Старшей дочери Кате было около двадцати лет. Это была хрупкая, несколько болезненная, очень скромная и воспитанная девушка. Жили мы с ней дружно, и я пробовал за ней ухаживать. Однажды я поцеловал ее. Она сказала об этом матери, мать отцу, и тот прочел мне нотацию, сказав, чтобы я не крутил девушке голову, а если у меня серьезные намерения, то, как порядочный человек, обратился бы к родителям и попросил бы руки дочери.
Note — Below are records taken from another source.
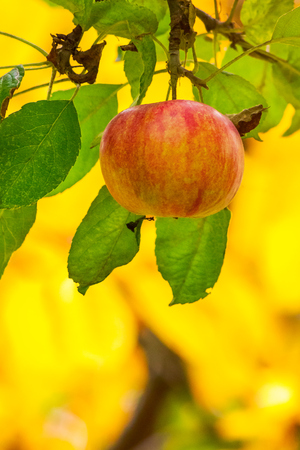 late season apple varieties. sweet ripe fruit on the branch. yellow background of blurred foliage in the orchard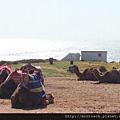 海邊的駱駝
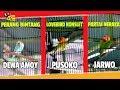 Solo Vaganza Cup  Perang Bintang Lovebird Jarwo Pusoko Dewa Amoy Di Partai Neraka  Mp3 - Mp4 Download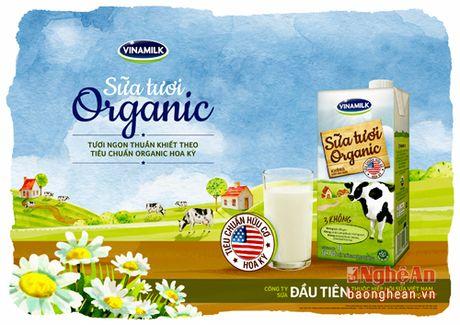 Khoe dep voi thuc pham Organic cao cap - Anh 2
Трагично сложилась судьба этой дружной, хорошей семьи. В 1937 году арестовали Захара Адамовича. После десятилетнего заключения вернулся он больным и немощным в родной Витебск и вскоре умер. Были арестованы и погибли в застенках ГПУ красивая Валя и ее брат Саша. В начале пятидесятых годов умерла Варвара Мефодиевна. Много горя хлебнула Катя. Несчастливо сложилась ее семейная жизнь. Муж, которого она очень любила, оставил ее, сошедшись с другой женщиной. И теперь живет она в Витебске с племянницей, дочерью Вали Наташей, которая больна шизофренией. Они вдвоем работают надомницами в какой-то артели, вяжут авоськи, зарабатывая себе на жизнь.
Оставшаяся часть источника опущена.